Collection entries

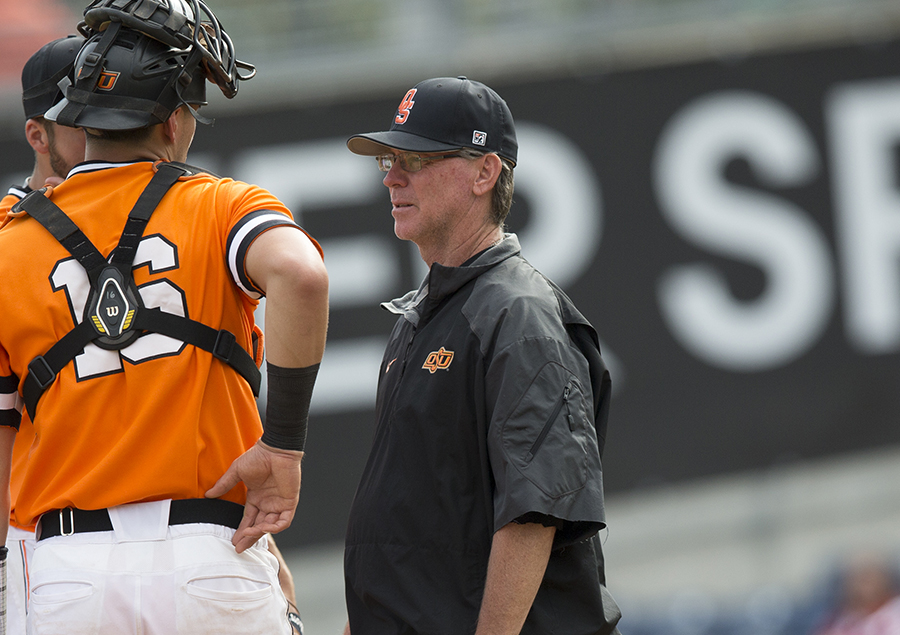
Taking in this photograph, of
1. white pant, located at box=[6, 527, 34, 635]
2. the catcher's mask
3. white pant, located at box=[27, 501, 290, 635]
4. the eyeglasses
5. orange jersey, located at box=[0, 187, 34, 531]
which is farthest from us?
white pant, located at box=[6, 527, 34, 635]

EXERCISE PROMPT. Pull every line of text from the records above and reproduce it word for word, leaving out the pictures.

FULL RESPONSE.
Taking in this photograph, of
1. white pant, located at box=[6, 527, 34, 635]
2. the catcher's mask
3. white pant, located at box=[27, 501, 290, 635]
4. the eyeglasses
5. orange jersey, located at box=[0, 187, 34, 531]
which is farthest from us?
white pant, located at box=[6, 527, 34, 635]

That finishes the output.